# Is my GPA too low for Film School?



## AK006 (Dec 4, 2020)

I have an extremely low GPA i.e 1.7 from my undergraduate. But I have extensive 6 years of work experience, working in front of the camera as well as behind the camera for leading brands such as Coke, Honda, Suzuki, etc.

I want to know if I work hard on my GRE, and write an amazing SOP. Do I stand any chance for any top film schools such as USC, LMU, Chapman, CalArts, etc?


----------



## Chris W (Dec 4, 2020)

If you sort by accepted applications and GPA in our tracker someone got accepted with a 1.37 GPA:






						Film School Application Database
					

A database of thousands of film school applications to calculate acceptance rates to film programs and the minimum GPAs, minimum SAT and GRE scores, experience of accepted applicants, and much more....



					www.filmschool.org
				




Check out this article too:














 Film School MFA Acceptance Rates, Minimum GPAs, Decision Dates, and more... (2020 stats)


					People often ask "What is the minimum GPA for USC film school?" Or "What is the acceptance rate of NYU film school?"

The problem is that Film Schools are often very tight lipped and secret about their acceptance rates and the minimum GPAs that they accept. However thanks to the over 3,200...
				


Chris W
Dec 15, 2018
Comments: 26
Category: Applying to Film School






So I'd say it's not impossible but you're really going to have to hit your personal statement and application OUT OF THE PARK. It's definitely a hurdle to overcome.


----------



## AK006 (Dec 4, 2020)

Chris W said:


> If you sort by accepted applications and GPA in our tracker someone got accepted with a 1.37 GPA:
> 
> 
> 
> ...



What's your view on school such as NYFA ? 
I believe they don't consider GPA as a factor in selection process, if I am not mistaken.


----------



## Chris W (Dec 4, 2020)

AK006 said:


> What's your view on school such as NYFA ?
> I believe they don't consider GPA as a factor in selection process, if I am not mistaken.


I've heard mixed reviews but those were from a long time ago.


----------



## AK006 (Dec 4, 2020)

• **Data section**:
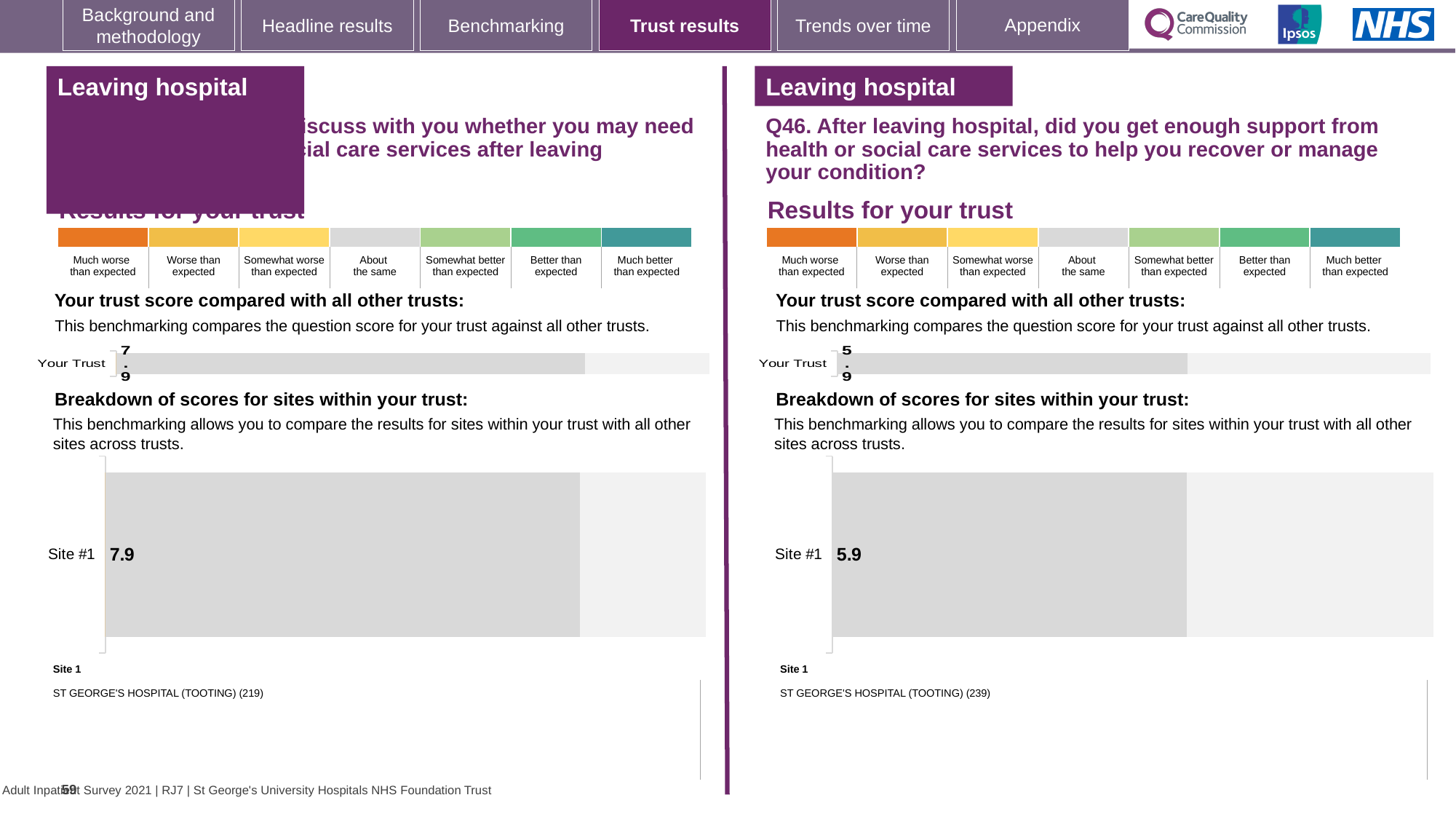
What is the difference between the 'Your Trust' score on the left-hand chart (7.9) and the 'Your Trust' score on the right-hand Q46 chart (5.9)? 2.0 How many sites are shown in the right-hand 'Breakdown of scores for sites within your trust' chart for Q46? 1 On the left-hand chart, what is the score shown for 'Your Trust'? 7.9 According to the site key below the left-hand breakdown chart, which hospital is Site 1? ST GEORGE'S HOSPITAL (TOOTING) Which is higher: the 'Your Trust' score on the left-hand chart or the 'Your Trust' score on the right-hand Q46 chart? The left-hand chart (7.9) What is the label of the single bar in the left-hand breakdown chart? Site #1 What type of chart is used to show the Site #1 score on the right-hand side of the slide? Bar chart On the left-hand 'Breakdown of scores for sites within your trust' chart, what is the score for Site #1? 7.9 How many sites are shown in the left-hand 'Breakdown of scores for sites within your trust' chart? 1 Which is higher: the Site #1 score on the left-hand chart or the Site #1 score on the right-hand Q46 chart? The left-hand chart (7.9) On the right-hand chart for Q46, what is the score shown for 'Your Trust'? 5.9 On the right-hand 'Breakdown of scores for sites within your trust' chart for Q46, what is the score for Site #1? 5.9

• **Check your understanding**:
• 1. In the film school GPA thread, what GPA did the accepted applicant found in the tracker have?
• 2. Resume the film school GPA thread from the point at which it stops.

• **Answer section**:
• 1. 1.37

• 2.
Chris W said:


> If you sort by accepted applications and GPA in our tracker someone got accepted with a 1.37 GPA:
> 
> 
> 
> ...


The last time i.e July 2020. I emailed all the following universities individually to clear my doubt regarding GPA requirements, these are the responses I got - 


USC - 

No GRE
The higher the GPA, the better the chances
AFI -

No GPA but nevertheless we require transcripts, not to see your GPA but to see if you are responsible and hardworking
No GRE
UCLA -

Minimum 3.0 GPA, if less then have to take GRE
CalArts - 

No GPA
No GRE
Chapman - 

No GPA
No GRE
Emerson -

No GPA
No GRE
LMU -

Most applicants have 3.0 above GPA
If GPA less then 3.0, then have to take GRE
Columbia - 

No GPA
No GRE


----------



## Abbey Normal (Dec 4, 2020)

AK006 said:


> I have an extremely low GPA i.e 1.7 from my undergraduate. But I have extensive 6 years of work experience, working in front of the camera as well as behind the camera for leading brands such as Coke, Honda, Suzuki, etc.
> 
> I want to know if I work hard on my GRE, and write an amazing SOP. Do I stand any chance for any top film schools such as USC, LMU, Chapman, CalArts, etc?


A 1.7 GPA is low. Is there any way to take additional classes and bring it up to at least a 2.5? Perhaps do a post-bac, which I know is common for people entering the health field. Then again, that's an additional 2 years. But it looks like you have some legit hands-on experience so that could certainly help. And if you have a stellar SOP and incredible references that could work in your favor. Are you going for cinematography? If so, check out AFI.


----------



## AK006 (Dec 4, 2020)

Abbey Normal said:


> A 1.7 GPA is low. Is there any way to take additional classes and bring it up to at least a 2.5? Perhaps do a post-bac, which I know is common for people entering the health field. Then again, that's an additional 2 years. But it looks like you have some legit hands-on experience so that could certainly help. And if you have a stellar SOP and incredible references that could work in your favor. Are you going for cinematography? If so, check out AFI.


I want to go for editing.


----------



## KeenanDK (Mar 4, 2021)

1.7 is too low for any school. I'm not gonna lie and sugar coat it, but for all intents and purposes, that's a failing grade. 

Not to say its impossible, but I think you should consider some sort of school-type work to account for that. The schools will want to see that you have a history of performance in an academic environment. I suggest getting a certificate or something to show that you can successfully complete coursework.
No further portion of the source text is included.